* [EXERCISE REQUIREMENTS]: Find the line containing "From the point at 498,495" in the material below; copy that line and all following lines exactly.

* [DATA SUPPLIED]:
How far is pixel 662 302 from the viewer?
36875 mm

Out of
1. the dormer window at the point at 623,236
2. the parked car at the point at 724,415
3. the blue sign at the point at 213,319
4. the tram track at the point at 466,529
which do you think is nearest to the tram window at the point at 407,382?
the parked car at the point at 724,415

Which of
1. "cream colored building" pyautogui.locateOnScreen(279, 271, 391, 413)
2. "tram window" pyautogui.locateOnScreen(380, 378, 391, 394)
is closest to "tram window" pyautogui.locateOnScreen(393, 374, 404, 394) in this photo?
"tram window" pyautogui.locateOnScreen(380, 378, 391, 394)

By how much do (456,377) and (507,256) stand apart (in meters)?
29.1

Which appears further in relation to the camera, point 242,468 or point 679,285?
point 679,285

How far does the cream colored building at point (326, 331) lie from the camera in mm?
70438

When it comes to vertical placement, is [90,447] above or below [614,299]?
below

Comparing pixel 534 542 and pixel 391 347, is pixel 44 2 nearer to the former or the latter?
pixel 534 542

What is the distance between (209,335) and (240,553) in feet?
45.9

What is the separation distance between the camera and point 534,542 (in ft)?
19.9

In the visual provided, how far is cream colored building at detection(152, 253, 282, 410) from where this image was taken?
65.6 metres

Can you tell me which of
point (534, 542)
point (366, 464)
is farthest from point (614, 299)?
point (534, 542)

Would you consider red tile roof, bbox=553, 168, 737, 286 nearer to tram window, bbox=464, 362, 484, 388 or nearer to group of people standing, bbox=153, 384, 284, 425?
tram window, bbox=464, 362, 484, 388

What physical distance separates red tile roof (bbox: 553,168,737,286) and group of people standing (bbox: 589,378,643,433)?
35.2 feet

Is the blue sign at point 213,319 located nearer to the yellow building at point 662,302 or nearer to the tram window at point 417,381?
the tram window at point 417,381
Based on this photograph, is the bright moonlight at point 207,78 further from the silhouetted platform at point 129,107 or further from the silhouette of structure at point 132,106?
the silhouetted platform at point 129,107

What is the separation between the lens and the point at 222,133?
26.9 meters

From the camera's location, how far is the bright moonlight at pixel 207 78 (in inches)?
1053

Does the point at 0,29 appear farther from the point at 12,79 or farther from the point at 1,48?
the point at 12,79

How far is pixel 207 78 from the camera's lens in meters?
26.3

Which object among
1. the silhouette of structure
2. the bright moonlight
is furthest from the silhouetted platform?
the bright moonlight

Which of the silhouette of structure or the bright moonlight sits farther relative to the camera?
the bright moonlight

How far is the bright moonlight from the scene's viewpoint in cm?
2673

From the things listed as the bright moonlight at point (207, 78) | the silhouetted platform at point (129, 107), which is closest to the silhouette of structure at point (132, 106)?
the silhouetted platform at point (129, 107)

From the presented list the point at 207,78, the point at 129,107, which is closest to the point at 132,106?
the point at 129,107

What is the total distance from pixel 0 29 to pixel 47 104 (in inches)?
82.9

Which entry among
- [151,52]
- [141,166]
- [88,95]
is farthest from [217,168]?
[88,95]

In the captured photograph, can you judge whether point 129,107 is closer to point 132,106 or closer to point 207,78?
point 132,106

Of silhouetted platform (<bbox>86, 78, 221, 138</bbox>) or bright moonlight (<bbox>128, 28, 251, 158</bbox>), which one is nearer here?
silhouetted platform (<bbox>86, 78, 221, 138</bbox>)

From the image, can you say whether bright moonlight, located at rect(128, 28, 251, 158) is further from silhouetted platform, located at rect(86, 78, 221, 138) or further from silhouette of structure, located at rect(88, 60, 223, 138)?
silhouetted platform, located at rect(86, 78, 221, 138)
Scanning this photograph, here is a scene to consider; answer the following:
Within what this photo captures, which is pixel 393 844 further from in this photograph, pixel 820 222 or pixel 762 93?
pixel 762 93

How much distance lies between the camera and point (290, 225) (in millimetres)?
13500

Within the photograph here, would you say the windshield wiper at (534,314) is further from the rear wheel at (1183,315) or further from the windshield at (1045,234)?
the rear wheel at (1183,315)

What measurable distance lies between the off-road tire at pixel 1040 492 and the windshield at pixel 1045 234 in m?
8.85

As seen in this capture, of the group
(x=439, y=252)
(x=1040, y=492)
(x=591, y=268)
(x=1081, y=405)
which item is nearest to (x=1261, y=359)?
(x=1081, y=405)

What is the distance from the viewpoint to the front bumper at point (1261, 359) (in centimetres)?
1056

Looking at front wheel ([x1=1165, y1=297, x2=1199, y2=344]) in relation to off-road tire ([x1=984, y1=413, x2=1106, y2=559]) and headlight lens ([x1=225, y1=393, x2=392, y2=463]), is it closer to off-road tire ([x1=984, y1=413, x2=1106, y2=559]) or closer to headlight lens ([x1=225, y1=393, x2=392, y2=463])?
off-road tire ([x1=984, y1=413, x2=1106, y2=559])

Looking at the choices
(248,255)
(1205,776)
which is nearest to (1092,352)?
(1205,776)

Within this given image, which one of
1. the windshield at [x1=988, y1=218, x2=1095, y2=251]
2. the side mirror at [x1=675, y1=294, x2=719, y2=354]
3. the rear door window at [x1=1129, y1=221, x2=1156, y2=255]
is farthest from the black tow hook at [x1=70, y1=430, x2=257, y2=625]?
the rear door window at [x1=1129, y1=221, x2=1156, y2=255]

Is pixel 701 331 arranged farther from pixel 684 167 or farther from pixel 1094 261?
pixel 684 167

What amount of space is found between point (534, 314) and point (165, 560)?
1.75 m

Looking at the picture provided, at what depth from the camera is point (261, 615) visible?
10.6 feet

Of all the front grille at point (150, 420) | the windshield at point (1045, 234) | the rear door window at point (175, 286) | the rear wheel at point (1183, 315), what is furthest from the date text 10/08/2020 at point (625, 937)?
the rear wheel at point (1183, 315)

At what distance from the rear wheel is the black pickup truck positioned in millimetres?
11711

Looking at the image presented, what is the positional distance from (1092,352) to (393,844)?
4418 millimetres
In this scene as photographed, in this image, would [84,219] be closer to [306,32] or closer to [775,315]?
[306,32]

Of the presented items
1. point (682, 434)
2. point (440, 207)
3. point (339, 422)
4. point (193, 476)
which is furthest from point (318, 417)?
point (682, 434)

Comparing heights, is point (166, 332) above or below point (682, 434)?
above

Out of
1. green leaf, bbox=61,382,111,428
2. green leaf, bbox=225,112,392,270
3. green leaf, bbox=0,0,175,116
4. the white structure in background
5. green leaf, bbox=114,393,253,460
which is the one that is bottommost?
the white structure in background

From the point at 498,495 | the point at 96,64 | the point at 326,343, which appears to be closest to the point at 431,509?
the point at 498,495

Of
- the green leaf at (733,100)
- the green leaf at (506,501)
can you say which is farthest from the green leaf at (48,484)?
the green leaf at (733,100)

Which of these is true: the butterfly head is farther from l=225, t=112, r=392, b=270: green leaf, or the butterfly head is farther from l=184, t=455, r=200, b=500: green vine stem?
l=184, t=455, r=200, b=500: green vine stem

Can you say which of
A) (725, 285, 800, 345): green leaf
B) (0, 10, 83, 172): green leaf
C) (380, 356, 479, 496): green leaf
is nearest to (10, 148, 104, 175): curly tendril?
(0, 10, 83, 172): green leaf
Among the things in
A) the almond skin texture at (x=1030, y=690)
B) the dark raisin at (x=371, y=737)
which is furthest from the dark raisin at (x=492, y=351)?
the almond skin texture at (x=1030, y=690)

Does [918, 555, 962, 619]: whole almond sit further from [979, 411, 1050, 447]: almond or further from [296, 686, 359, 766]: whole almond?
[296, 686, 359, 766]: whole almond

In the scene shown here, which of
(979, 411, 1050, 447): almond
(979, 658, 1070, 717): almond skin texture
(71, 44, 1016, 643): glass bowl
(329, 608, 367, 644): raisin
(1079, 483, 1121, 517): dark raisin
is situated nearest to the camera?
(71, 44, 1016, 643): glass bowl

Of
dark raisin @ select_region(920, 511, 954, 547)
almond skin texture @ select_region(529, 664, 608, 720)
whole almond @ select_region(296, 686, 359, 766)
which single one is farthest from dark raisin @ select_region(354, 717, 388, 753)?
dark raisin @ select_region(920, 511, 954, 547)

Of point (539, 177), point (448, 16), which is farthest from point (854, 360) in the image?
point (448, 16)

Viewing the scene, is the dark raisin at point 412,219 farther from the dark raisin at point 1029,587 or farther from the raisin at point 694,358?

* [SOLUTION TO THE EXERCISE]:
From the point at 498,495 | the point at 96,64 | the point at 326,343, which appears to be closest to the point at 431,509?
the point at 498,495

Of
- the green leaf at (733,100)
- the green leaf at (506,501)
can you say which is farthest from the green leaf at (48,484)?
the green leaf at (733,100)

Which of these is true: the butterfly head is farther from l=225, t=112, r=392, b=270: green leaf, or the butterfly head is farther from l=184, t=455, r=200, b=500: green vine stem?
l=184, t=455, r=200, b=500: green vine stem

Can you say which of
A) (725, 285, 800, 345): green leaf
B) (0, 10, 83, 172): green leaf
C) (380, 356, 479, 496): green leaf
is nearest to (10, 148, 104, 175): curly tendril?
(0, 10, 83, 172): green leaf
Among the things in
A) the almond skin texture at (x=1030, y=690)
B) the dark raisin at (x=371, y=737)
which is furthest from the dark raisin at (x=492, y=351)?
the almond skin texture at (x=1030, y=690)

Does [918, 555, 962, 619]: whole almond sit further from [979, 411, 1050, 447]: almond or further from [296, 686, 359, 766]: whole almond?
[296, 686, 359, 766]: whole almond

In the scene shown here, which of
(979, 411, 1050, 447): almond
(979, 658, 1070, 717): almond skin texture
(71, 44, 1016, 643): glass bowl
(329, 608, 367, 644): raisin
(1079, 483, 1121, 517): dark raisin
is situated nearest to the camera?
(71, 44, 1016, 643): glass bowl

Of
dark raisin @ select_region(920, 511, 954, 547)
almond skin texture @ select_region(529, 664, 608, 720)
whole almond @ select_region(296, 686, 359, 766)
which single one is farthest from dark raisin @ select_region(354, 717, 388, 753)?
dark raisin @ select_region(920, 511, 954, 547)

Of point (539, 177), point (448, 16), which is farthest from point (854, 360) in the image?
point (448, 16)

Viewing the scene, is the dark raisin at point 412,219 farther from the dark raisin at point 1029,587 or farther from the raisin at point 694,358?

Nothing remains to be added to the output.